Os homens se habituaram a viver numa condição de crise perene e de perene urgência e, por isso, parecem não se dar conta de que sua vida foi reduzida à uma condição meramente biológica e que perderam qualquer dimensão social e política e, até mesmo, humana e afetiva. Uma sociedade que vive num estado de urgência perene não pode ser considerada uma sociedade livre. De fato, vivemos numa sociedade que sacrificou a liberdade em nome de supostas “razões de segurança” e que, por isso mesmo, encontra-se condenada a viver num estado de medo e insegurança perenes.

Não causa surpresa que se evoque a guerra, quando se fala desse vírus. As medidas de urgência nos obrigam a viver em condições de recolhimento obrigatório. Mas pelo fato de que essa guerra é travada contra um inimigo que pode se alojar no corpo de qualquer homem, será que ela não pode ser entendida como a mais absurda de todas as guerras? Na verdade, trata-se de uma guerra civil. O inimigo não está no exterior, mas sim no interior de cada um de nós.

O que inquieta não é tanto o presente e nem apenas ele, mas o que virá depois. Assim, tal como todas as guerras deixaram como legado da paz uma série de nefastas tecnologias - das cercas de arame farpado às centrais nucleares - pode-se certamente supor que, após a urgência sanitária, surgirão experimentações que os governos não conseguiram implementar até agora: fechar as universidades e as escolas e dar aulas pela internet, parar de uma vez por todas de se reunir e debater em conjunto política e cultura, contentar-se de trocar mensagens digitais e, por toda parte onde for possível, fazer com que as máquinas substituam qualquer espécie de contato – qualquer contágio - entre os seres humanos.

Notas:
[1] Especialista em Martin Heidegger e Carl Schmitt, o filósofo italiano, de 78 anos, é figura de destaque na filosofia europeia. “O poder soberano da vida, primeiro volume do ciclo Homo sacer, exerceu influência determinante na nova geração radical. Em 2018, a editora Le Seuil publicou todos os volumes do Homo sacer. [A traducão brasileira é da Boitempo editorial].
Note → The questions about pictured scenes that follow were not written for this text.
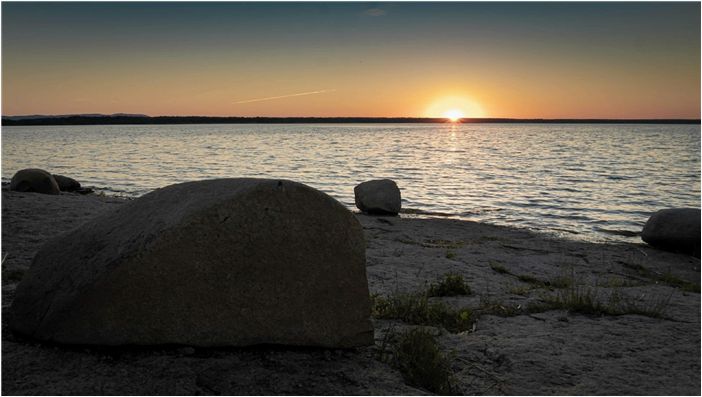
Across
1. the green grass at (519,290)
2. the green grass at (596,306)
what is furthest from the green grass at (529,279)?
the green grass at (596,306)

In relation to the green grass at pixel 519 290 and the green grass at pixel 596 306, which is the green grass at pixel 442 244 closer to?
the green grass at pixel 519 290

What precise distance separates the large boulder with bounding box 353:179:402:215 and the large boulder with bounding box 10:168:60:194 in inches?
382

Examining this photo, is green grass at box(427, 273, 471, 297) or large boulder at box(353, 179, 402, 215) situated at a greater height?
green grass at box(427, 273, 471, 297)

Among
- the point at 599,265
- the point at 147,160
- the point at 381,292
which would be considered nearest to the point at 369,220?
the point at 599,265

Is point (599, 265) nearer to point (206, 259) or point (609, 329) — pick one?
point (609, 329)

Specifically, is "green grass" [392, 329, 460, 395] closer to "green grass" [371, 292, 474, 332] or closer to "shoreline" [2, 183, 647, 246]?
"green grass" [371, 292, 474, 332]

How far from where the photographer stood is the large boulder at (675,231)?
12367 millimetres

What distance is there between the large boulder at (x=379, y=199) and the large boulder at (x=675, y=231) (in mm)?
6884

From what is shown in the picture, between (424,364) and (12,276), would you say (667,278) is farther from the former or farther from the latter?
(12,276)

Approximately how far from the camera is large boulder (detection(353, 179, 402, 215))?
645 inches

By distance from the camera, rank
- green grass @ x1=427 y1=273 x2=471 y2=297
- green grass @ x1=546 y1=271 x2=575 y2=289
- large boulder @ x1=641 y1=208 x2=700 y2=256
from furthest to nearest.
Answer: large boulder @ x1=641 y1=208 x2=700 y2=256, green grass @ x1=546 y1=271 x2=575 y2=289, green grass @ x1=427 y1=273 x2=471 y2=297

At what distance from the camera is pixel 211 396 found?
3.46 m

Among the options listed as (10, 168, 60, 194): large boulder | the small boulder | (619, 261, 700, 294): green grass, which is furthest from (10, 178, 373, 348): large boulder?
the small boulder

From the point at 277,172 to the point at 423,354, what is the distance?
95.2 feet
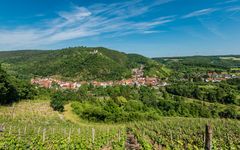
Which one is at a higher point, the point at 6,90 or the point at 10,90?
the point at 6,90

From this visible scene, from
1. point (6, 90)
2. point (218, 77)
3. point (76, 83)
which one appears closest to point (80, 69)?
point (76, 83)

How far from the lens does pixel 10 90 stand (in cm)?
4319

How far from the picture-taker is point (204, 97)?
79000 mm

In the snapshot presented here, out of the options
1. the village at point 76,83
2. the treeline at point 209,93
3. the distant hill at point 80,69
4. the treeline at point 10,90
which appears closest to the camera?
the treeline at point 10,90

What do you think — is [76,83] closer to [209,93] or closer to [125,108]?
[125,108]

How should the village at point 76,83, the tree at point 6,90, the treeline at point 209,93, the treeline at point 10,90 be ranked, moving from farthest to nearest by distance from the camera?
the village at point 76,83
the treeline at point 209,93
the treeline at point 10,90
the tree at point 6,90

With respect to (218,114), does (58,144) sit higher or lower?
higher

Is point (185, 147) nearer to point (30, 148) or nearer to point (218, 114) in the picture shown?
point (30, 148)

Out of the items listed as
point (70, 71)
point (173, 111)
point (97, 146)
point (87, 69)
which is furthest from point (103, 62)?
point (97, 146)

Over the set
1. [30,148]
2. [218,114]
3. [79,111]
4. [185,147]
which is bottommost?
[218,114]

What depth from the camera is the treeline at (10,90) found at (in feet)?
135

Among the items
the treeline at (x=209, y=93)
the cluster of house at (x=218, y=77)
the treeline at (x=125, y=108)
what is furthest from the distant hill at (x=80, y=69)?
the treeline at (x=125, y=108)

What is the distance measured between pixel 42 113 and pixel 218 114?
4488 centimetres

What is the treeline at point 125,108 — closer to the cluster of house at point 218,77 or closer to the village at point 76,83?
the village at point 76,83
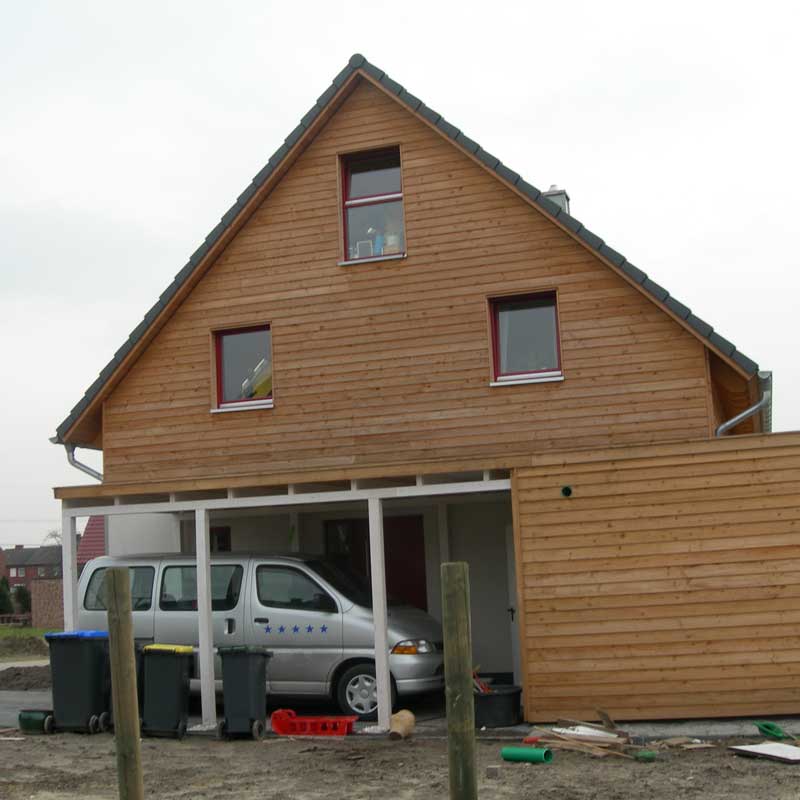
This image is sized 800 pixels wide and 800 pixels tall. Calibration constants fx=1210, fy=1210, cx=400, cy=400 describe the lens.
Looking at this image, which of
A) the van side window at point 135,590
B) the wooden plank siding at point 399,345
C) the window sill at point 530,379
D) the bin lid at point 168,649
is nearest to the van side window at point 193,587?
the van side window at point 135,590

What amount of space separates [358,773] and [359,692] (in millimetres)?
3284

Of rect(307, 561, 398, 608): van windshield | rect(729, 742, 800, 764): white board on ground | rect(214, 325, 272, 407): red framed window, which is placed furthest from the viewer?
rect(214, 325, 272, 407): red framed window

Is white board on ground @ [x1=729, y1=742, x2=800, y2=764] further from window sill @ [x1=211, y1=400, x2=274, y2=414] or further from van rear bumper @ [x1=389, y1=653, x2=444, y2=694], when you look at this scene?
window sill @ [x1=211, y1=400, x2=274, y2=414]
[2] Alessandro Francesco Tommaso Manzoni (1785-1873). O romance foi publicado pela primeira vez em 1827, em três volumes, e transformado em ópera em 1856. Edição brasileira: Os noivos. Tradução de Francisco Degani. São Paulo: Nova Alexandria, 2012. 

[3] O termo significa literalmente hospedeiro de um virus e que nos convertemos nisso. (N.Ts.)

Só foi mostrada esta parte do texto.